Over the past several years, East Central University and Ada City Schools have worked together to help students attending Ada schools.
ECU’s Care Closet Crew has tackled several projects to help students in elementary through high school, such as hosting drives to collect toiletries, clothing, food and school supplies, according to a news release from the school district. The team has also delivered items to Ada High School’s Cougars Care Closet and worked with the school’s counselors to organize items for students.
Last spring, the Care Closet Crew helped decorate Hayes Grade Center and the school playground.
The Care Closet Crew was honored for its work Monday night, when the Ada Board of Education presented ECU officials with the Jim Herndon Volunteer Service Award. The award is named for Jim Herndon, a longtime ECU instructor who spent more than 20 years as a volunteer for the school district.
District officials are grateful for ECU’s willingness to help Ada’s students, said Superintendent Mike Anderson.
“We really appreciate the work that you do for us, “ he said as he presented ECU officials with a plaque.
ECU President Katricia Pierson accepted the award along with kinesiology instructor Matt McGaha and associate professor of education Dr. Nanette Schmitt, who started the Care Closet Crew program. She said McGaha and Schmitt exemplified the quality of faculty members at ECU.

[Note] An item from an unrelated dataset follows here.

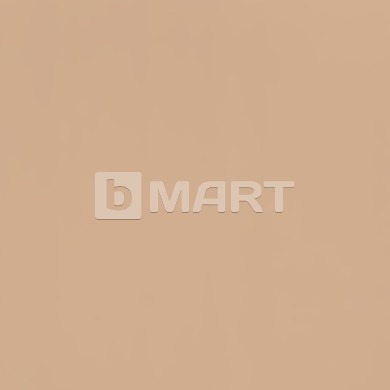 Акрилова емаль APP 120 гобі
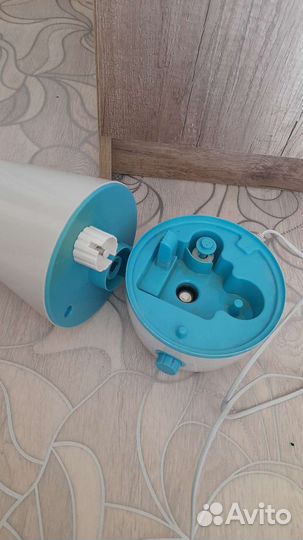 Увлажнитель воздуха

“They’re not doing this because they get this beautiful plaque,” Pierson said. “They do it because they care about the students in this community — not just when they walk onto campus, but who they are and how they can be successful in all areas of the community.”

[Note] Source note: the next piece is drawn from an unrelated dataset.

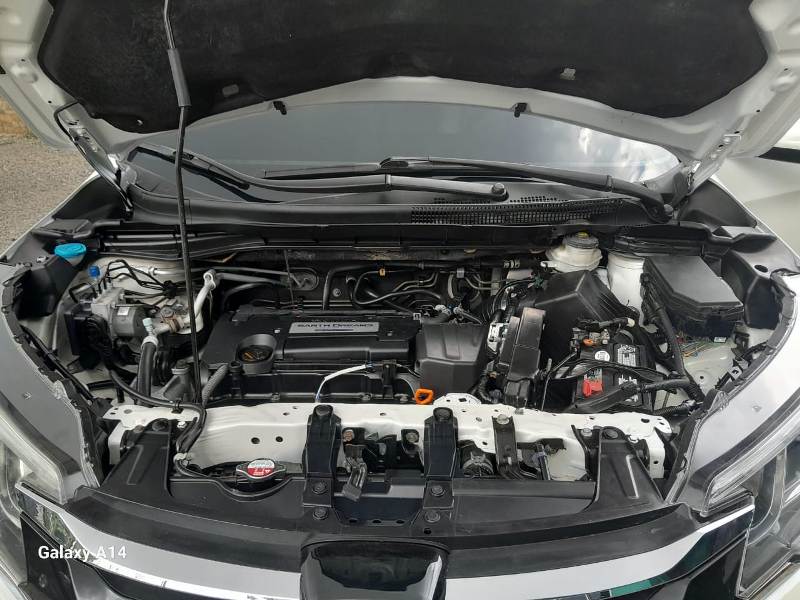 WhatsApp Image 2026-03-17 at 1.59.48 PM (1)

She said the Care Closet Crew program introduces ECU faculty members to the type of students they will meet in college.
The partnership between ECU and the school district began when district officials realized that there were programs for elementary-school students who would not otherwise receive presents for Christmas, but there were no services for older students. That realization inspired the Christmas Connection program, in which Ada High School counselors worked with McGaha and Schmitt to identify secondary students who might not get Christmas gifts.
ECU raised money to buy gift cards and other presents for students. Several ECU departments — including the athletics and kinesiology departments — contributed money and gifts to the cause.
The high school counselors wrapped the gifts and distributed them to students, said Paula Kedy, executive director of academics and instruction for the school district. The gifts bore tags saying, “From Your Friends at ECU!”
McGaha and Schmitt later decided that ECU’s education students would benefit from participating in the program. Those students formed the university’s “Care Closet Crew,” which has developed and implemented several programs designed to help Ada students.
McGaha said the program benefits ECU students as well as children attending Ada schools.
“It’s not a one-way street,” he said. “It’s a two-way street, because our education students are getting as much from this as your students that are in need.”